Il suo discepolo Aristotele (383 a.C. 322 A. ) documenta la tecnica della coagulazione del latte con il succo di fico, cosi come anche lo stoico Zenone di Cizio (335 a.C. – 263 a.C.) era considerato un altro grande estimatore di fichi. I Greci, grande popolo colto e pieno di cultura! Ma non di meno erano gli antichi Romani che attraverso Gaio Plinio (23 d.C. -25 agosto 79 d.C.) raccomandavano di mangiare i fichi perché sembra che “aumentasse la forza dei giovani, migliorasse la salute dei vecchi e che addirittura avesse l’effetto di ridurre le rughe.” I fichi erano un alimento amato da atleti e convalescenti, grazie all’apporto calorico e alla facile digeribilità. I Romani ne erano particolarmente ghiotti. All’epoca, era abitudine per il popolo mangiare i fichi come antipasto, insaporiti con sale e aceto mentre le classi più agiate preferivano gustare i fichi con il garum.
Il poeta Publio Ovidio Nasone (43 a.C. -18 d.C.), offriva i fichi con il miele nella notte di capodanno come segno di augurio.
Così anche per i Romani sedotti dal fico, questa pianta diventa sacra come l’ulivo e la vite.
Nel Medioevo al fico viene attribuito anche proprietà taumaturgica come lenitive di punture di insetti e di verruche, oltre che di risveglio sessuale dove secondo la medicina popolare, due giovani sterili potevano ricorrere allo stratagemma di staccare due foglie di fico dall’albero, metterle sotto il cuscino, convinti che questo metodo potesse influenzare benevolmente la procreazione.

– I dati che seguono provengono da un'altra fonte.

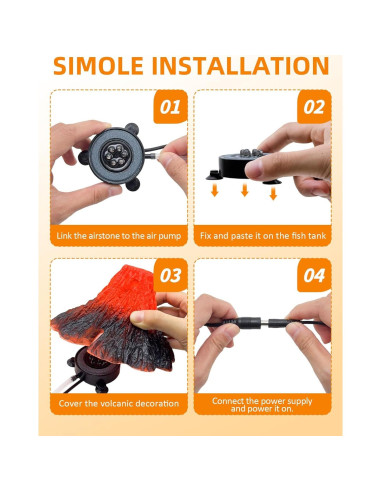 SIMOLE INSTALLATION

01

Link the airstone to the air pump

02

Fix and paste it on the fish tank

03

Cover the volcanic decoration

04

Connect the power supply and power it on.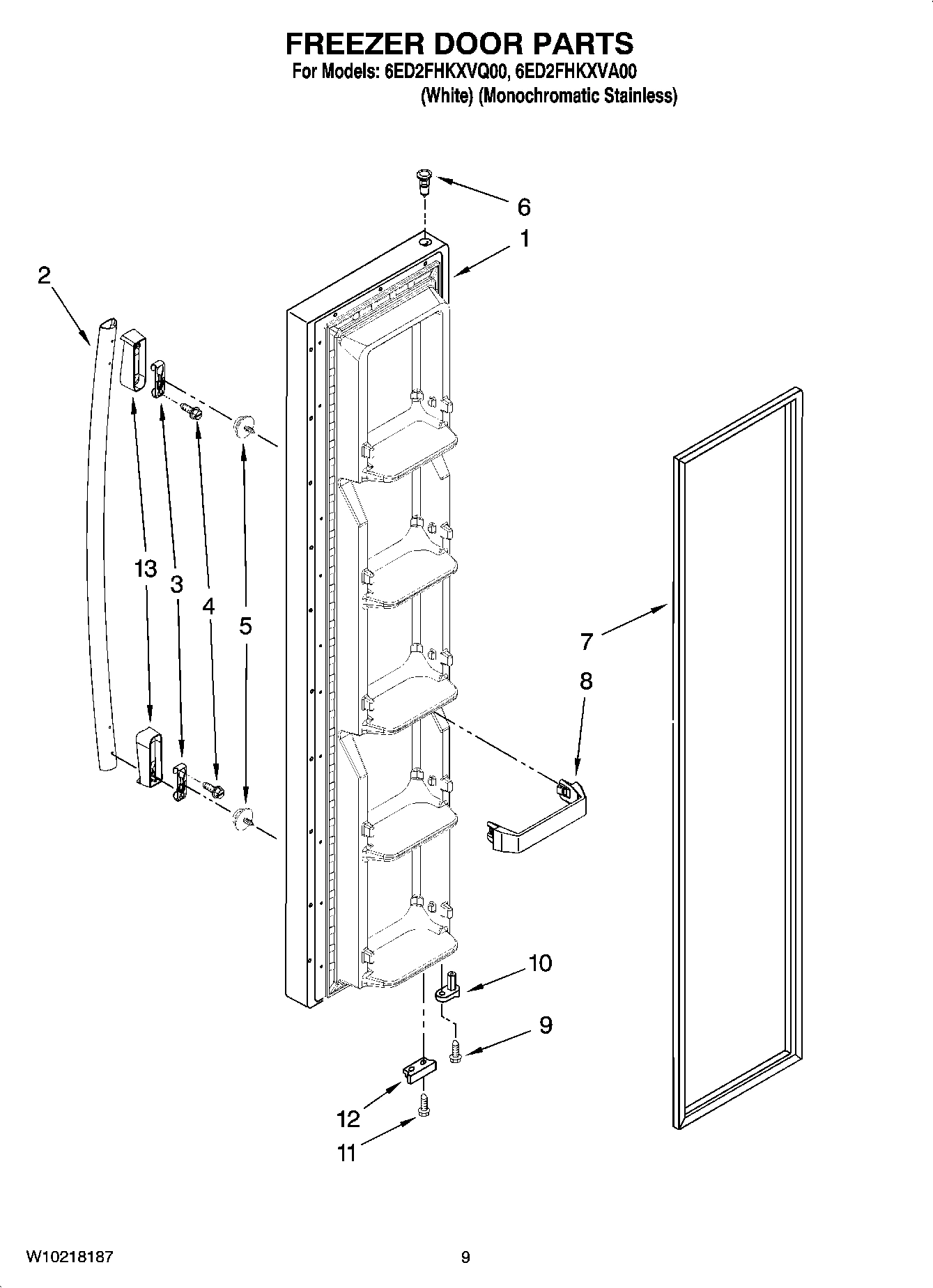 FREEZER DOOR PARTS
For Models: 6ED2FHKXVQ00, 6ED2FHKXVA00
(White) (Monochromatic Stainless)

6
1
2
13
3
4
5
7
8
10
9
12
11

W10218187
9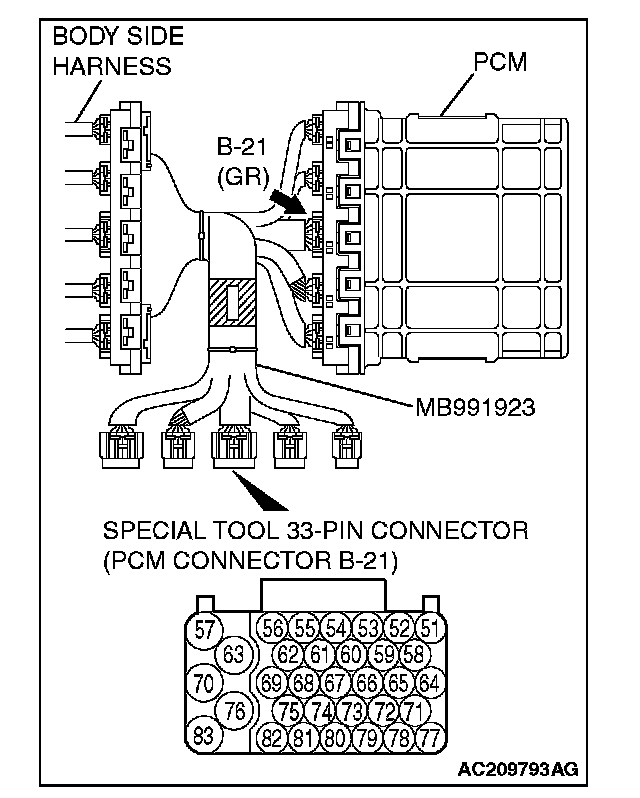 BODY SIDE HARNESS

PCM

B-21 (GR)

MB991923

SPECIAL TOOL 33-PIN CONNECTOR (PCM CONNECTOR B-21)

57 56 55 54 53 52 51
63 62 61 60 59 58
70 69 68 67 66 65 64
76 75 74 73 72 71
83 82 81 80 79 78 77

AC209793AG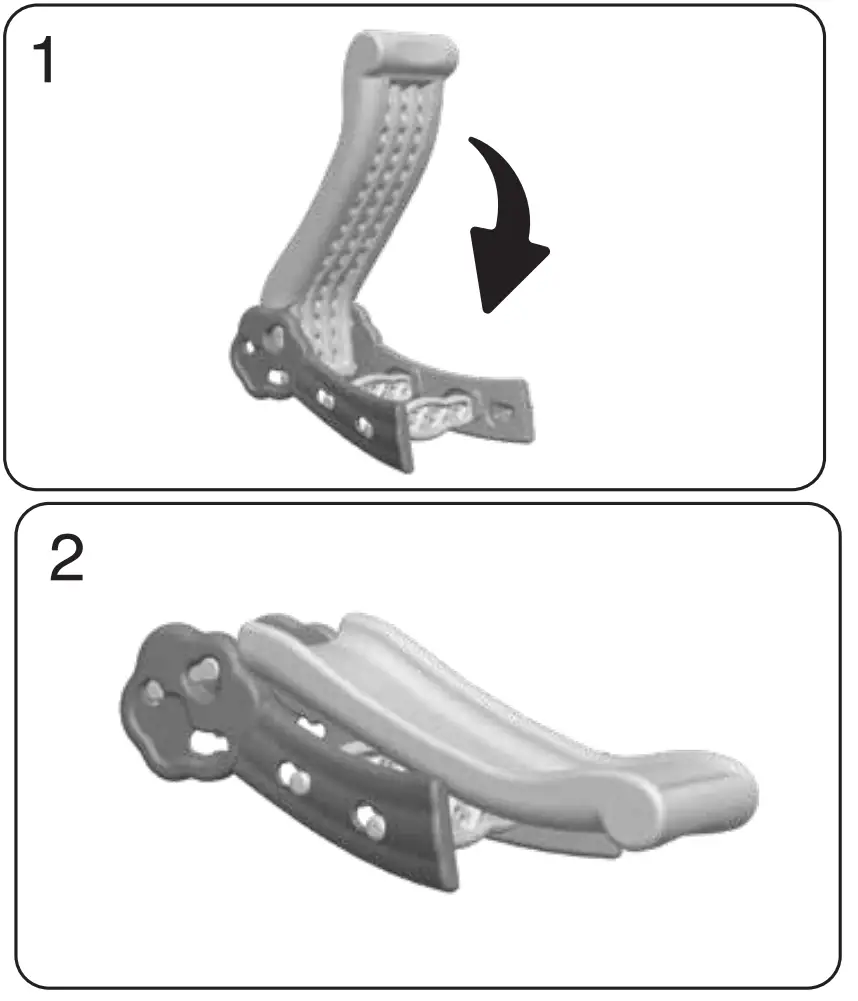 1

2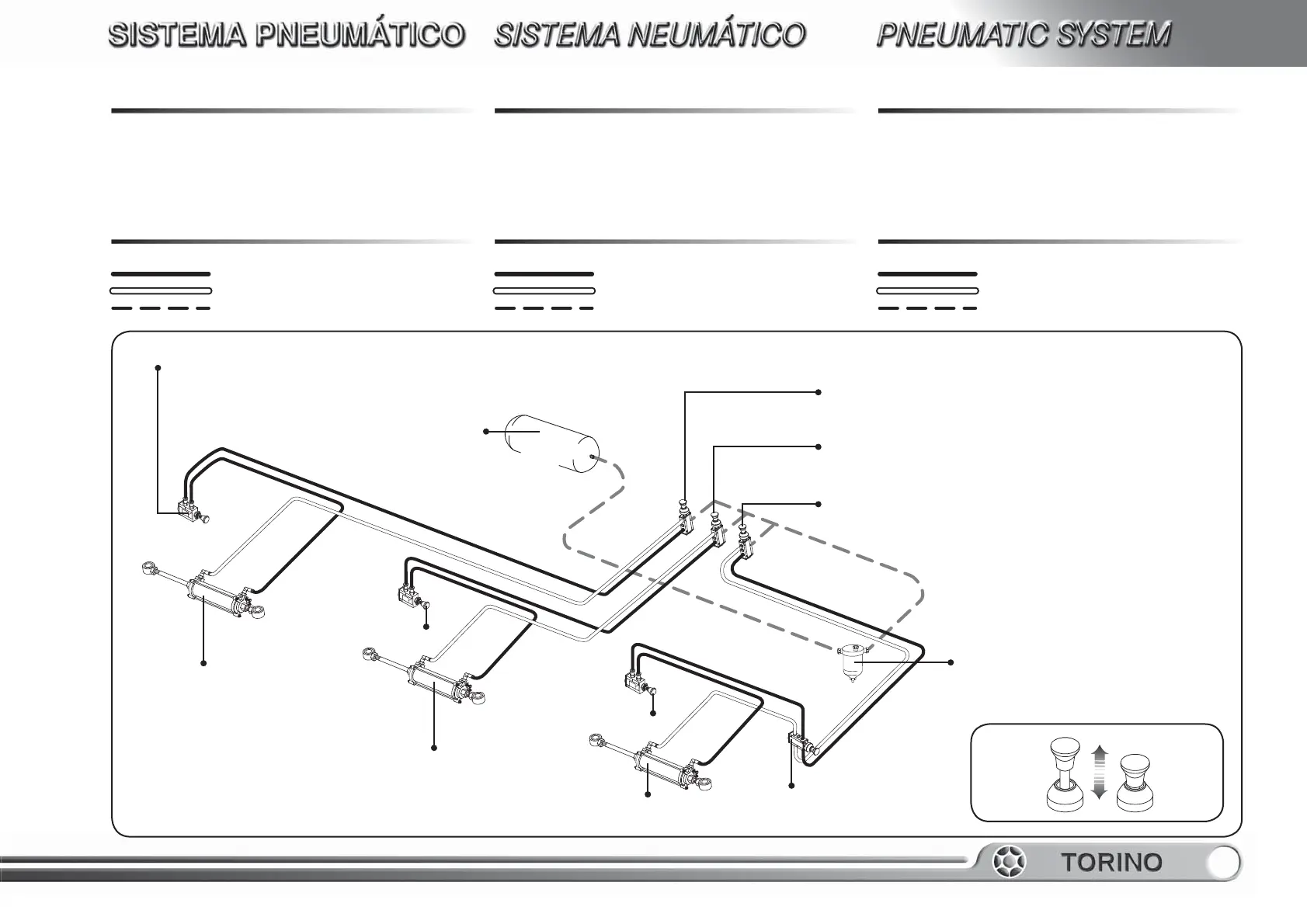 SISTEMA PNEUMÁTICO

SISTEMA NEUMÁTICO

PNEUMATIC SYSTEM

TORINO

Nel mentre la scuola medica salernitana asseriva che “Veneremque vocat, sed cuilibet obstat”, il fico “provoca lo stimolo venereo anche a chi vi si oppone”!
Che figata il fico!
Una curiosità:
Il georgofilo Antonio Targioni Tozzetti nel suo Corso di Botanica medico-farmaceutica (Firenze, 1847): consiglia che “… seccati che siano i fichi, oltre il servir di cibo, il popolo gli adopra per farne un decotto con giuggiole ed altri frutti secchi, come medicamento espettorante nelle bronchiti, nelle tossi … Riescono lassativi, ed entrano in certe composizioni purgative dei vecchi ricettarj. Usavansi in cataplasma per applicarsi sulle ulceri e piaghe di vario genere, e ciò fin da antico tempo … il latte di fico posto subito sulle punture dei ragni ne impedisce i cattivi effetti. I rami e le foglie dei fichi, se si incidono, gemono un sugo latteo caustico e di sapore piccante, il quale è impiegato a corrodere le verruche e le escrescenze della pelle.”